• **Passage given**:

# Bulgar Rice



## Emzi (Aug 3, 2010)

Has anyone tried it? ive heard its better for you than normal rice coz it has less carbs?? 

also can you just buy it normally at a supermarket?


----------



## Steff (Aug 3, 2010)

Never heard of it till now.

asda do it here...http://groceries.asda.com/asda-esto...e=Products&headerVersion=v1&_requestid=144130


----------



## MrsSharpwaa (Aug 3, 2010)

Hi there

I think there's some confusion here. Bulgar rice as far as I know is a mixture of ordinary rice and bulgar wheat. I can see how the glycaemic index would be smaller though as the bulgar wheat doesn't have all of the bran removed. Bulgar wheat can be used as an alternative to rice or cous cous and by an amazing coincidence I'm using it tonight, I have it soaking in hot water as I type .

• **Problem set**:
1) In the bulgar rice thread, what does MrsSharpwaa say bulgar rice is?
2) Convert the records, from the line containing "What distance would" through the end of the records, into a Markdown table with the columns Row and Record line, omitting blank lines. Leave out the pictures.
The bulgar rice thread has no connection to the records.

• **Entries shown**:
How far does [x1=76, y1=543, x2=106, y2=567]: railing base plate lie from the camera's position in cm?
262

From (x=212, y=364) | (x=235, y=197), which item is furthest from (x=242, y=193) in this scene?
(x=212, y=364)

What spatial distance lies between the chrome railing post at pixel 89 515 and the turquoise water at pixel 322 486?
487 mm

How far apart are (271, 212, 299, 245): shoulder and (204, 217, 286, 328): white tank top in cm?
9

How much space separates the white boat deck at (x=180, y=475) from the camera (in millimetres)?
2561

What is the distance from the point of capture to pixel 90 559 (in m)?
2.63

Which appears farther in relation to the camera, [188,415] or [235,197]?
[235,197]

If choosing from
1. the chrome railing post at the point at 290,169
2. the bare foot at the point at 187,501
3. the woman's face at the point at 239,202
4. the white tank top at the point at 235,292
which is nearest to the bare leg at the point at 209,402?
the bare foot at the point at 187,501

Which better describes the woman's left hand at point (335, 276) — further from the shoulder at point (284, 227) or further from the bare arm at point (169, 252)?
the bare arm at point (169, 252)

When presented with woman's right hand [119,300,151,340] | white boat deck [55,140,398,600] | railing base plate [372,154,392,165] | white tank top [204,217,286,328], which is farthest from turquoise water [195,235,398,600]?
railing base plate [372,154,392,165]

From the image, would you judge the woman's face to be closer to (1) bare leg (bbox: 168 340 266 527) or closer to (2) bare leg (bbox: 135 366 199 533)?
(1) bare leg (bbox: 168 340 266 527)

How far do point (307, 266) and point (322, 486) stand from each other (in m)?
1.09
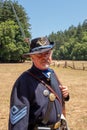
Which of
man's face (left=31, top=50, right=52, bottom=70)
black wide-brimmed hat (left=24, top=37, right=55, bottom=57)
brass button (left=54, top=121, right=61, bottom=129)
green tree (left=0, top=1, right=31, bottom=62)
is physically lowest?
green tree (left=0, top=1, right=31, bottom=62)

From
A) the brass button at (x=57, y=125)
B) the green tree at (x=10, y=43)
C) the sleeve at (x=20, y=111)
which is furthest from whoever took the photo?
the green tree at (x=10, y=43)

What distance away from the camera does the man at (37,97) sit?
4160 millimetres

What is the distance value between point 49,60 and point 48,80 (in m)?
0.23

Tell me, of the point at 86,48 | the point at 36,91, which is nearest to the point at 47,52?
the point at 36,91

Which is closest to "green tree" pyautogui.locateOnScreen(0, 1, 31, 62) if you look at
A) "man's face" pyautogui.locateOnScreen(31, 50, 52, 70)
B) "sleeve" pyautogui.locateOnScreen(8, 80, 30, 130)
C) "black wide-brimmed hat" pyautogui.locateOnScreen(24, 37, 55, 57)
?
"black wide-brimmed hat" pyautogui.locateOnScreen(24, 37, 55, 57)

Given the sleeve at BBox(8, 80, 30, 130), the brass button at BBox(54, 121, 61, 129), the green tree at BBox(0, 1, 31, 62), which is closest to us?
the sleeve at BBox(8, 80, 30, 130)

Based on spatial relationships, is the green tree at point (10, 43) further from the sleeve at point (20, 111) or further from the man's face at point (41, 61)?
the sleeve at point (20, 111)

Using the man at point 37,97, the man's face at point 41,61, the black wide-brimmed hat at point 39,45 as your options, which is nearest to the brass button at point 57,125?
the man at point 37,97

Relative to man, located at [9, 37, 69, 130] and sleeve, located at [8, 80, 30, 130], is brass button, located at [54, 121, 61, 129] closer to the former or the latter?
man, located at [9, 37, 69, 130]

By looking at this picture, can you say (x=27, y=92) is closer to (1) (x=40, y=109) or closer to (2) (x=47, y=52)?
(1) (x=40, y=109)

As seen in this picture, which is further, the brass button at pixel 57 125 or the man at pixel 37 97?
the brass button at pixel 57 125

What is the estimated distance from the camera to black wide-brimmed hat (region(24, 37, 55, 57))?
174 inches

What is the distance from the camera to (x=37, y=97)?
4.21 metres

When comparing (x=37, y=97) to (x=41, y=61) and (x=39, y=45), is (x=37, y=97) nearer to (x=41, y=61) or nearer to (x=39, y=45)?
(x=41, y=61)
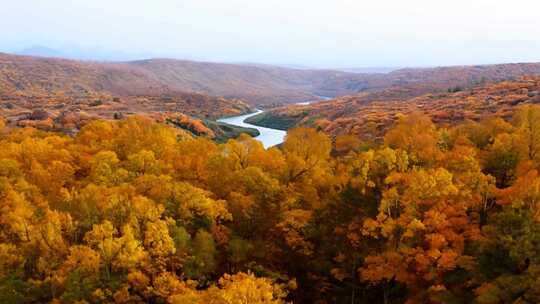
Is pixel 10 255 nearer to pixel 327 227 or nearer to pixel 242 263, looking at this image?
pixel 242 263

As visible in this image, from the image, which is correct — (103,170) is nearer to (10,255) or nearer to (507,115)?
(10,255)

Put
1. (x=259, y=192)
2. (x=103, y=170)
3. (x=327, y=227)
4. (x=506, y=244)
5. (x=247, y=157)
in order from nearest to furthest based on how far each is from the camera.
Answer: (x=506, y=244)
(x=327, y=227)
(x=259, y=192)
(x=103, y=170)
(x=247, y=157)

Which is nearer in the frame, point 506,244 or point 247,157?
point 506,244

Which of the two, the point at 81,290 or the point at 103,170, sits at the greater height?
the point at 103,170

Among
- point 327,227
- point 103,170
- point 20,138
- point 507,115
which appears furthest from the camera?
point 507,115

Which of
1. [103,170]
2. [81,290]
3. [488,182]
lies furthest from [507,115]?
[81,290]

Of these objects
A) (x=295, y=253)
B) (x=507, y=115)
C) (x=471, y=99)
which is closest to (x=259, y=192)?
(x=295, y=253)
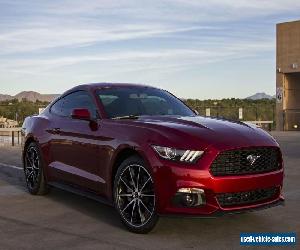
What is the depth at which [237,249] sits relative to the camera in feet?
17.8

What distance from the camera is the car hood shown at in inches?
227

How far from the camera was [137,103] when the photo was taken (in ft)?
24.2

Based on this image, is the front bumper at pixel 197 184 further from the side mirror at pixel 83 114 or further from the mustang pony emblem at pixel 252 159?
the side mirror at pixel 83 114

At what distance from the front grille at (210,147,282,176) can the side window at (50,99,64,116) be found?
10.7 ft

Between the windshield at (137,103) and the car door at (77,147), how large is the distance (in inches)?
8.7

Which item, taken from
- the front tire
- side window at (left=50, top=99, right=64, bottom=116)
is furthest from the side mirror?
side window at (left=50, top=99, right=64, bottom=116)

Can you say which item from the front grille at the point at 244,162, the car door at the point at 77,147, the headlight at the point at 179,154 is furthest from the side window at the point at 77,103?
the front grille at the point at 244,162

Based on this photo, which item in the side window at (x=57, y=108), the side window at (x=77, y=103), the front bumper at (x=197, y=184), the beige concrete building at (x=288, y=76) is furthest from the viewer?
the beige concrete building at (x=288, y=76)

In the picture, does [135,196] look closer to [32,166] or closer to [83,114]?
[83,114]

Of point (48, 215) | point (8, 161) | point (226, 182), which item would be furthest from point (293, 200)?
point (8, 161)

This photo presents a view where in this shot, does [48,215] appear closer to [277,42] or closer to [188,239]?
[188,239]

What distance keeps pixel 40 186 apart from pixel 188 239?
11.1 feet

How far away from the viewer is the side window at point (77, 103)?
24.4 feet

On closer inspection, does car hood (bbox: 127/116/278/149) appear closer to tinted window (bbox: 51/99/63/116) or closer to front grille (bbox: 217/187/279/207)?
front grille (bbox: 217/187/279/207)
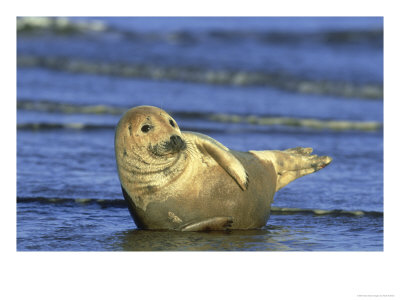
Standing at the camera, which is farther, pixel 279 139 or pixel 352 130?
pixel 352 130

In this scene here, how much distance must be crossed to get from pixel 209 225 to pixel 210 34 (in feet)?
63.3

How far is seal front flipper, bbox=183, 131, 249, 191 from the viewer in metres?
6.61

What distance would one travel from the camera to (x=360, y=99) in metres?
15.3

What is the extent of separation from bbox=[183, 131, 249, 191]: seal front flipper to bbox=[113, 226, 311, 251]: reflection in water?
17.3 inches

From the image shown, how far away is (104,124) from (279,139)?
8.97 ft

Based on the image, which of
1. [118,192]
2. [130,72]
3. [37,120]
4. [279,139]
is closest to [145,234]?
[118,192]

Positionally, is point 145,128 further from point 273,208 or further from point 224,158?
point 273,208

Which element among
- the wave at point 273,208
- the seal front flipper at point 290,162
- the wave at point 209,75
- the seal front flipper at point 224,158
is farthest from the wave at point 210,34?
the seal front flipper at point 224,158

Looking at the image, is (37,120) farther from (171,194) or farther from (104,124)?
(171,194)

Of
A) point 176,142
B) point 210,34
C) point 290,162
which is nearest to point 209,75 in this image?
point 210,34

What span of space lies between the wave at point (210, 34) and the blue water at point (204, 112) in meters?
0.06

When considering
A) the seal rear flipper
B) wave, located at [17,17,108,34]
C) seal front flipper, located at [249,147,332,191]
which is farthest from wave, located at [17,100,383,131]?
wave, located at [17,17,108,34]

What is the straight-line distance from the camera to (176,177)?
6.58 meters

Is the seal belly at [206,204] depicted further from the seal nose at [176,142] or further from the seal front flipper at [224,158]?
the seal nose at [176,142]
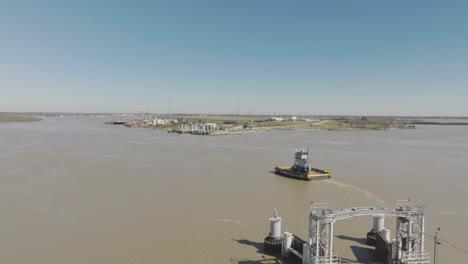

• **Results for each task**:
1) A mixture of ordinary rice and bulgar wheat.

2)
| Row | Record line |
|---|---|
| 1 | What distance would one travel from the camera to (x=360, y=99) in metres? |
| 2 | 15.3 |
| 3 | What is the extent of separation from bbox=[183, 131, 249, 191]: seal front flipper to bbox=[113, 226, 311, 251]: reflection in water? |
| 4 | 17.3 inches |
| 5 | From the image shown, how far away is (104,124) from (279,139)? |
| 6 | 8.97 ft |
| 7 | Based on the image, which of |
| 8 | 1. [118,192] |
| 9 | 2. [130,72] |
| 10 | 3. [37,120] |
| 11 | 4. [279,139] |
| 12 | is closest to [145,234]? |
| 13 | [118,192] |
| 14 | Positionally, is point 145,128 further from point 273,208 or further from point 224,158? |
| 15 | point 273,208 |
| 16 | Which element among |
| 17 | - the wave at point 273,208 |
| 18 | - the seal front flipper at point 290,162 |
| 19 | - the wave at point 209,75 |
| 20 | - the seal front flipper at point 224,158 |
| 21 | is farthest from the wave at point 210,34? |
| 22 | the seal front flipper at point 224,158 |
| 23 | Looking at the image, is (37,120) farther from (171,194) or farther from (104,124)? |
| 24 | (171,194) |
| 25 | Of |
| 26 | A) point 176,142 |
| 27 | B) point 210,34 |
| 28 | C) point 290,162 |
| 29 | which is nearest to point 209,75 in this image? |
| 30 | point 210,34 |
| 31 | What span of space lies between the wave at point (210, 34) and the blue water at point (204, 112) in meters? |
| 32 | 0.06 |
| 33 | When considering |
| 34 | A) the seal rear flipper |
| 35 | B) wave, located at [17,17,108,34] |
| 36 | C) seal front flipper, located at [249,147,332,191] |
| 37 | which is farthest from wave, located at [17,100,383,131]? |
| 38 | wave, located at [17,17,108,34] |
| 39 | What is the straight-line distance from the camera to (176,177)? |
| 40 | 6.58 meters |
| 41 | Is the seal belly at [206,204] depicted further from the seal nose at [176,142] or further from the seal front flipper at [224,158]? |
| 42 | the seal nose at [176,142] |